Provided entries:
┌────────

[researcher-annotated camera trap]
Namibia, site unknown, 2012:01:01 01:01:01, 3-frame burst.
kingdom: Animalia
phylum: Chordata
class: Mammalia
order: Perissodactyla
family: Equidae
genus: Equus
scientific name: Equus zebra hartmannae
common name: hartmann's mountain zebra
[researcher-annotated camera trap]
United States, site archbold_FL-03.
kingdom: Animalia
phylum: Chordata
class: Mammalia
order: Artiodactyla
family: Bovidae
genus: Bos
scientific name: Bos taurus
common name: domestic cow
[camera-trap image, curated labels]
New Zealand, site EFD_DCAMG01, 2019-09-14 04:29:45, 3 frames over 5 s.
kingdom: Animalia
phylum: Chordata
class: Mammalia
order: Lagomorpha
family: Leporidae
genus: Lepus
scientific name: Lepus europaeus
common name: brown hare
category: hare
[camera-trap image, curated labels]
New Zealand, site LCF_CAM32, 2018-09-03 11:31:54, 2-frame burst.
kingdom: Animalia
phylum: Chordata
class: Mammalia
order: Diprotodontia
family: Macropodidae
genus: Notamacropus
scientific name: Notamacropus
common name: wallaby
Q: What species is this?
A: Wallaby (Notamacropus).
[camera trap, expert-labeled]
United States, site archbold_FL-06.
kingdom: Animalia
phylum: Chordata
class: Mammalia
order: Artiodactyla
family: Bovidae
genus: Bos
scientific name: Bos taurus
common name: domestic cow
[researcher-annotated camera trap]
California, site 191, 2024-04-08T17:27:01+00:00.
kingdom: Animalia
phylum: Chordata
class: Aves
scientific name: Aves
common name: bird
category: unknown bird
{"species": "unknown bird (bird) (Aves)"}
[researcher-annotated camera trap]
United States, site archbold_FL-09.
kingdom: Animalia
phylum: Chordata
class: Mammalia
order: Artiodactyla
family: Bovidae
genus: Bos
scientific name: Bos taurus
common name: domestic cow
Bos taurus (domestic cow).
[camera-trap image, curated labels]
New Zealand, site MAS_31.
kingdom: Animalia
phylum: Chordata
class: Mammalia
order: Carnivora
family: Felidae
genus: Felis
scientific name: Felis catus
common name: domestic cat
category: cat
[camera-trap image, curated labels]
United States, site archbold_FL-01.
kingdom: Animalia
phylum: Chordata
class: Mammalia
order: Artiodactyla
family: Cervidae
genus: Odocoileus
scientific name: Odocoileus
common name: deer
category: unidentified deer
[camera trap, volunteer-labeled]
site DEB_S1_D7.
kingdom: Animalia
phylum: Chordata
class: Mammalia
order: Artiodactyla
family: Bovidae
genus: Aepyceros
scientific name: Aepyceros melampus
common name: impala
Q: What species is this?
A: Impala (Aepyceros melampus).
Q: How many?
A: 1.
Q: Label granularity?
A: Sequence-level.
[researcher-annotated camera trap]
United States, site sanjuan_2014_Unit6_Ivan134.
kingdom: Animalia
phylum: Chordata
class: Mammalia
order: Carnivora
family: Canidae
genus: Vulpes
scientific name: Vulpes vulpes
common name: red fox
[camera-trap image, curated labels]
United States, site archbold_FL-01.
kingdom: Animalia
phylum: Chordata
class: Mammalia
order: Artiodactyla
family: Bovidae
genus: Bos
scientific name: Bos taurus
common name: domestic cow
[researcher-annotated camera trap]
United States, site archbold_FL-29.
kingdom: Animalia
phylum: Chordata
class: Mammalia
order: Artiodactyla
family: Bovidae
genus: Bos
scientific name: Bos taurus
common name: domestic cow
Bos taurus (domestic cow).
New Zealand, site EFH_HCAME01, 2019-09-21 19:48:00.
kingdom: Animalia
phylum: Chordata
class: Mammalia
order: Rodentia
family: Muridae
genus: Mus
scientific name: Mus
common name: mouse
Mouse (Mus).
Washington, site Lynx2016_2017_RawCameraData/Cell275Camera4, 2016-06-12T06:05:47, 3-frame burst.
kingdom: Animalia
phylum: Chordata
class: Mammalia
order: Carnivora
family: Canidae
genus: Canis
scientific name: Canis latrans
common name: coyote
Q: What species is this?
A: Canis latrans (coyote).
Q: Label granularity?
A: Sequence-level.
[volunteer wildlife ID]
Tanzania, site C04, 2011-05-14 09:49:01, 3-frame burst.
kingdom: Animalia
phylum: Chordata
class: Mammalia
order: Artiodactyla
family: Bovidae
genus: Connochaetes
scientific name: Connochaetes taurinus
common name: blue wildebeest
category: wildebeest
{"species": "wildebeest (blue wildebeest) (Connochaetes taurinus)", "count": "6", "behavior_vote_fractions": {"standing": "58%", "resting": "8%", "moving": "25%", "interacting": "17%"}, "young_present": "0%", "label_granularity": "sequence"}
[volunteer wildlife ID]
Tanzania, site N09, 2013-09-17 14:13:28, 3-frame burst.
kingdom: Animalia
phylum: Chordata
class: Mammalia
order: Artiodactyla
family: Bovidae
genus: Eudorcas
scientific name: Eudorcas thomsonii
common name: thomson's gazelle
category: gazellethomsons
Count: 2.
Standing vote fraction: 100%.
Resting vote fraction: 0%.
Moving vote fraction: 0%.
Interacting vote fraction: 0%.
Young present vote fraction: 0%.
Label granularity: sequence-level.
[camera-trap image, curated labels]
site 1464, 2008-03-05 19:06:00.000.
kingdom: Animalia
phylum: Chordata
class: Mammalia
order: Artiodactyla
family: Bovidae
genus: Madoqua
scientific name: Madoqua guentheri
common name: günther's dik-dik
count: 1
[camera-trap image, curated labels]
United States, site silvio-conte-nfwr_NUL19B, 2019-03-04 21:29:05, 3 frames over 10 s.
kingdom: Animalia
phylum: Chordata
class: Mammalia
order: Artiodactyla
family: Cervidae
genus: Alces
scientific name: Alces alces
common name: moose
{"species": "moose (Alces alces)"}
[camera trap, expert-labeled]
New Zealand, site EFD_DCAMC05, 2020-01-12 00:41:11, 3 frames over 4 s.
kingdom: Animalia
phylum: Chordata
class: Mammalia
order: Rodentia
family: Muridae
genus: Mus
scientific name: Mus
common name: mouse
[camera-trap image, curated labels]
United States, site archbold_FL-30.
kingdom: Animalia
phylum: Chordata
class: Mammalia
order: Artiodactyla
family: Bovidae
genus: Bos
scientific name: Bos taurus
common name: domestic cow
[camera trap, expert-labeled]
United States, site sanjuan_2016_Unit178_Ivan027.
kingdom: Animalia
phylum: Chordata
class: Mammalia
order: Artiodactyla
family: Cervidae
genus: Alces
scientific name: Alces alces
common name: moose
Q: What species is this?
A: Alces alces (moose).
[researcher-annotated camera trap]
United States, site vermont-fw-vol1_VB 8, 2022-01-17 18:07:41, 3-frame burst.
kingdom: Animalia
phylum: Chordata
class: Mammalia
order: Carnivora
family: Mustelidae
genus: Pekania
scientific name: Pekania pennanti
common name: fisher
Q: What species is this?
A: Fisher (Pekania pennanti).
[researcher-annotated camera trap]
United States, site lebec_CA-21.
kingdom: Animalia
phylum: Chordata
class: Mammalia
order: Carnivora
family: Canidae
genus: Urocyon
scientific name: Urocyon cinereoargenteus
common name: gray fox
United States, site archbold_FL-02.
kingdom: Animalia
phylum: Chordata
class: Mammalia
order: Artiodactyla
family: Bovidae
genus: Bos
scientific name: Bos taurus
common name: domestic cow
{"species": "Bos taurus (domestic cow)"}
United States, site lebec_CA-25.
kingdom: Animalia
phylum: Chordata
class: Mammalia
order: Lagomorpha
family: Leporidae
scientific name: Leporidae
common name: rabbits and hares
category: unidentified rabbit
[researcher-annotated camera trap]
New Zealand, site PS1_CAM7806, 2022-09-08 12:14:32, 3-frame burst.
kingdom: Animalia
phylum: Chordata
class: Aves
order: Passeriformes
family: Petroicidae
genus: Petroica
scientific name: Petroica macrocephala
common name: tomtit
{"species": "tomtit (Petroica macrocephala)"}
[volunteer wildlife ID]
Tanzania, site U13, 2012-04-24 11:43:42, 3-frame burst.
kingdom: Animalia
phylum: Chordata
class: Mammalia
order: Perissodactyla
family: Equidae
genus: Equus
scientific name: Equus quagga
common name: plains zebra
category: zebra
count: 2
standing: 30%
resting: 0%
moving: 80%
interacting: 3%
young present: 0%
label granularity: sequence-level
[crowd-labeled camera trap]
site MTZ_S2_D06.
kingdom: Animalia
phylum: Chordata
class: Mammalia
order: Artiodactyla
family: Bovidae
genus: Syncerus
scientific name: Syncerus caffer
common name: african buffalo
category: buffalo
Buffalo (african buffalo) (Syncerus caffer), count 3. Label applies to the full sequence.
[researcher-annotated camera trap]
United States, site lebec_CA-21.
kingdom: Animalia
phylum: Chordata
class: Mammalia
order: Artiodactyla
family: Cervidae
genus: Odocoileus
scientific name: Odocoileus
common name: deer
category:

└────────

The lines above that hold "Zealand" are the result; show every one of them.

New Zealand, site EFD_DCAMG01, 2019-09-14 04:29:45, 3 frames over 5 s.
New Zealand, site LCF_CAM32, 2018-09-03 11:31:54, 2-frame burst.
New Zealand, site MAS_31.
New Zealand, site EFH_HCAME01, 2019-09-21 19:48:00.
New Zealand, site EFD_DCAMC05, 2020-01-12 00:41:11, 3 frames over 4 s.
New Zealand, site PS1_CAM7806, 2022-09-08 12:14:32, 3-frame burst.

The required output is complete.